Jumat, 26 September 2014

Persepsi Dalam Pembelajaran

Persepsi (dari bahasa Latin perceptio, percipio) adalah tindakan menyusun, mengenali, dan menafsirkan informasi sensoris guna memeberikan gambaran dan pemahaman tentang lingkungan.

Faktor yang mempengaruhi persepsi antara lain, harapan pengalaman masa lalu, dan keadaan psikologis yang mana menciptakan kumpulan perseptual. 
 Selain hal tersebut masih ada beberapa hal yang mempengaruhi persepsi, yaitu: 
1.Yang paling berpengaruh terhadap persepsi adalah perhatian, karena perhatian adalah proses mental ketika stimulus atau rangkaian stimulus menjadi menonjol dalam kesadaran, pada saat stimulus lainya melemah. Dalam stimulus mempunyai sifat-sifat yang menonjol, antara lain intensitas dan pengulangan. Diri orang yang membentuk persepsi itu sendiri. Apabila seseorang melihat sesuatu dan berusaha memberikan interpretasi tentang apa yang dilihatnya itu, ia dipengaruhi oleh karateristik individual yang turut berpengaruh seperti sikap kepentingan, minat, kebutuhan, pengalaman, harapan dan kepribadian. 
 2.Stimulus yang berupa obyek maupun peristiwa tertentu. Stimulus yang dimaksud mungkin berupa orang, benda atau peristiwa. Sifat-sifat sasaran itu biasanya berpengaruh terhadap persepsi orang yang melihatnya. 
 3.Faktor situasi dimana pembentukan persepsi itu terjadi baik tempat, waktu, suasana dan lain-lain..

# Persepsi terdiri dari :
1. Pengindraan
2.Atensi
3.Intepretasi

 Pembelajaran dan Pengetahuan


Pembelajaran adalah setiap perubahan perilaku yang relatif permanen, terjadi sebagai hasil dari pengalaman. Kita dapat menyimpulkan bahwa pembelajaran telah terjadi ketika seorang individu berperilaku, bereaksi, dan merespons sebagai hasil dari pengalaman sengan satu cara yang berbeda dari caranya berperilaku sebelumnya.

Pemahaman Individu dan Proses Beradaptasi terhadap Lingkungan.
Behaviorisme memandang bahwa pola-pola perilaku dapat dibentuk melalui proses pembiasaan dan penguatan dengan mengondisikan atau menciptakan stimulus tertentu dalamlingkungan. Lingkungan dapat dibagai kedalam dua jenis yaitu :
1)        lingkungan objektif (segala sesuatu yang ada disekitar individu dan secara potensial dapat melahirkan stimulus).
2)        lingkungan Effektif (sesuatu yang actual menstimulus individu sehingga     menimbulkan kesadaran tertentu pada dirinya untuk merespon).

Holistik atau Humanisme memandanng bahwa aspek-aspek intrinsik (niat, motif, tekad) dari dalam diri individu merupakan faktor penentu untuk melahirkan suatu perilaku, meskipun tanpa stimulus yang datang dari lingkungan. Humanisme menjelaskan mekanisme perilaku individu dalam konteks apa (what), bagaimana (how) dan mengapa (why).

+ + + + +

Rincian Tugas: Lanjutkan tulisan tentang persepsi dalam pembelajaran di atas, mulai setelah kalimat terakhirnya. Data berikut tidak diperlukan.

Data:

+ + + + +

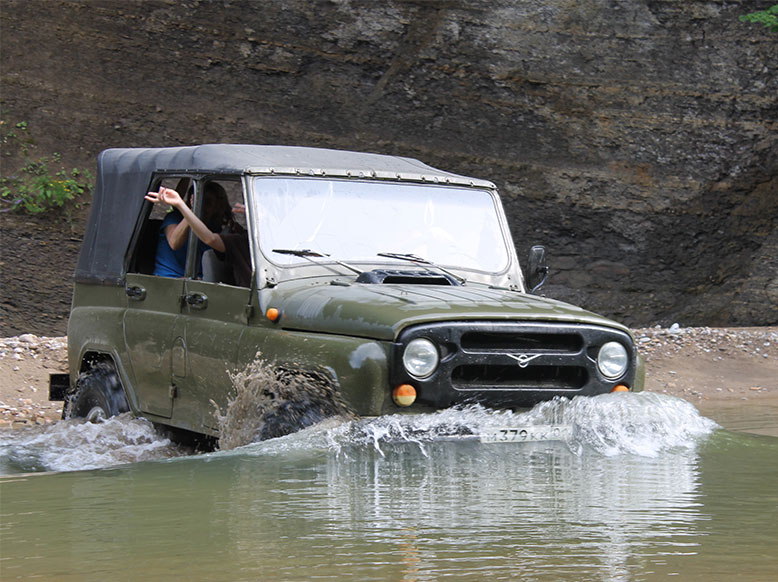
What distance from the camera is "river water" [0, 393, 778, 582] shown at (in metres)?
3.80

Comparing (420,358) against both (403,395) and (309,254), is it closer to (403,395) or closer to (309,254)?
(403,395)

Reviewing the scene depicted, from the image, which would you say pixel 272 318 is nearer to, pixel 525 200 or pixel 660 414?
pixel 660 414

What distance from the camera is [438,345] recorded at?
18.1ft

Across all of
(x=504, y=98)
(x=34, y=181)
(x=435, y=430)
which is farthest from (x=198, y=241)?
(x=504, y=98)

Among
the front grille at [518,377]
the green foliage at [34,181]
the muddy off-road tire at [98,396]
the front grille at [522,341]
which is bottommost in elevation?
the muddy off-road tire at [98,396]

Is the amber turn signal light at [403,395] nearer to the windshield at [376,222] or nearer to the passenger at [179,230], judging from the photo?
the windshield at [376,222]

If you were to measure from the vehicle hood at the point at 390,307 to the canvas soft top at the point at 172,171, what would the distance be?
2.83 ft

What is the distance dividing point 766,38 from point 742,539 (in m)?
18.9

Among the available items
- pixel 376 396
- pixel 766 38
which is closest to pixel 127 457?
pixel 376 396

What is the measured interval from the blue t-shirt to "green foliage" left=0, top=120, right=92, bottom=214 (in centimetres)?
1259

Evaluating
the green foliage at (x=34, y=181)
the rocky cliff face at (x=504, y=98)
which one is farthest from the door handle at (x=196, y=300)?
the rocky cliff face at (x=504, y=98)

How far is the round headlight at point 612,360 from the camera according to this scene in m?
5.93

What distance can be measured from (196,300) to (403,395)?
5.74ft

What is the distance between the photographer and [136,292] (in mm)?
7297
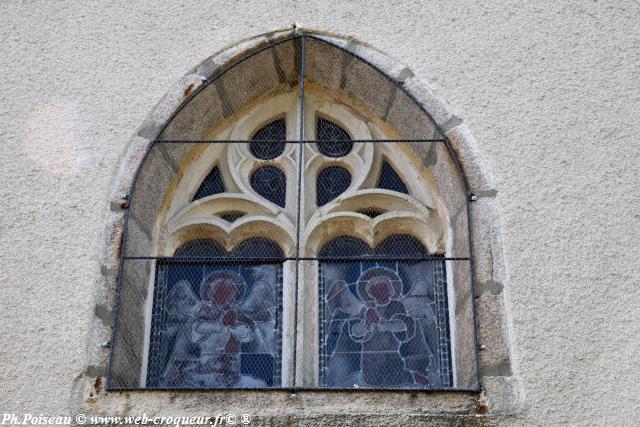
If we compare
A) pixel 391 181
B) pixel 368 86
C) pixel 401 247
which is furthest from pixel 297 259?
pixel 368 86

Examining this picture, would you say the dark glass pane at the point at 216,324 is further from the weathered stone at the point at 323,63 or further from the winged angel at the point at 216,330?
the weathered stone at the point at 323,63

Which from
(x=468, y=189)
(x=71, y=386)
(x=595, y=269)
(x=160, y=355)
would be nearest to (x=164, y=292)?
(x=160, y=355)

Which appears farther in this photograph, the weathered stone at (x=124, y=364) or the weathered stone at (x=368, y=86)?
the weathered stone at (x=368, y=86)

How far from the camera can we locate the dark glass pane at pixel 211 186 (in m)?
4.84

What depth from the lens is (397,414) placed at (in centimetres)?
372

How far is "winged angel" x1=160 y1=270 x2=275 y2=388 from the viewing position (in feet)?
14.1

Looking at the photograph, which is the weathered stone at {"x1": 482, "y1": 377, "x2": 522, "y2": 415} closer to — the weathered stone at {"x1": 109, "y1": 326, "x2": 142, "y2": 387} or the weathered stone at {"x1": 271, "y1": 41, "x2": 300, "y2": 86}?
the weathered stone at {"x1": 109, "y1": 326, "x2": 142, "y2": 387}

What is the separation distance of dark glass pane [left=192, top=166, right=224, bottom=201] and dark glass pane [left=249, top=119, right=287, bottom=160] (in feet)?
0.70

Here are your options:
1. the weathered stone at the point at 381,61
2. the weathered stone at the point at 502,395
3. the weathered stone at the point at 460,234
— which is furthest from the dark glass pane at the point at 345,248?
the weathered stone at the point at 502,395

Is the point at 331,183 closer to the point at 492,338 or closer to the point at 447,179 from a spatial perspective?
the point at 447,179

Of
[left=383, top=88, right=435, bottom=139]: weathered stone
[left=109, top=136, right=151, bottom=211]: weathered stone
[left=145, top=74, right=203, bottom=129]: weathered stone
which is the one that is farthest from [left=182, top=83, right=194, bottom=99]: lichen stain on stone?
[left=383, top=88, right=435, bottom=139]: weathered stone

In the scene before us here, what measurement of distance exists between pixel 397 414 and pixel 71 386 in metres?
1.22

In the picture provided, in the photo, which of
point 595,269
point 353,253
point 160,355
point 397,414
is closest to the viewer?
point 397,414

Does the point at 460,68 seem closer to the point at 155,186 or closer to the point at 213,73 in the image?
the point at 213,73
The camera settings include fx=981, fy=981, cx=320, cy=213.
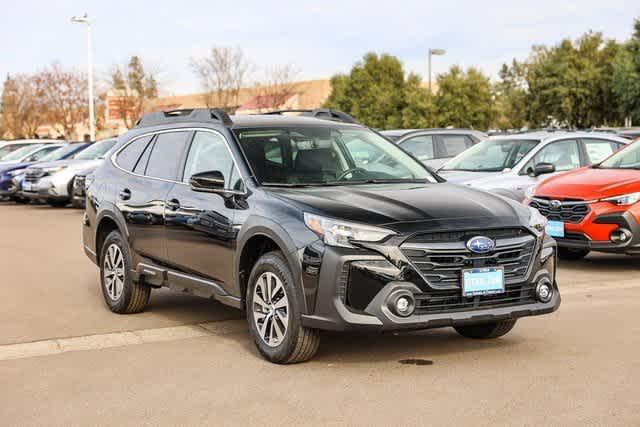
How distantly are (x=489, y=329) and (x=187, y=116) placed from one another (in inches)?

+ + + + +

Jawaban Tugas:
1)      What
Apa menunjukkan tujuan yang hendak dicapai dengan perilaku tersebut.
2)      How
Bagaimana menunjukkan jenis dan bentuk cara mencapai tujuan, yakni perilaku itu sendiri.
3)      why
Mengapa menunjukkan motivasi yang menggerakkan terjadinya dan berlangsungnya perilaku, baik bersumber dari diri individu (intrinsik) maupun yang bersumber dari luar individu (ekstrinsik).
6. Pembentukan perilaku
adalah secara sistematis menegaskan setiap urutan langkah yang menggerakkan seorang individu lebih dekat kepada response yang diharapkan.

Empat cara pembentukan perilaku adalah melalui penegasan positif, penegasan negatif, hukuman dan peniadaan.
1)      Penegasan positif
merupakan respons dengan sesuatu yang menyenangkan, misalnya atasan yang memuji bawahan yang telah mengerjakan pekerjaan dengan baik tepat pada waktunya.
2)      Penegasan negatif
adalah menindaklanjuti respos dengan penghentian atau penarikan sesuatu yang tidak menyenangkan
3)      Hukuman
menyebabkan sebuah kondisi tidak menyenangkan dalam upaya menghilangkan perilaku yang tidak diharapkan.
4)      Peniadaan
adalah menghapuskan semua penegasan yang mempertahankan sebuah perilaku.

*CARA MENGENAI KONFLIK YANG TERJADI DI KARENAKAN PERSEPSI DAN ANALISISNYA:
konflik tawuran pelajar dalam persepsi pembelajaran :
Tawuran antar pelajar merupakan fenomena sosial yang sudah dianggap lumrah oleh masyarakat di Indonesia. Bahkan ada sebuah pendapat yang menganggap bahwa tawuran merupakan salah satu kegiatan rutin dari pelajar yang menginjak usia remaja. Tawuran antar pelajar sering terjadi di kota-kota besar yang seharusnya memiliki masyarakat dengan peradaban yang lebih maju.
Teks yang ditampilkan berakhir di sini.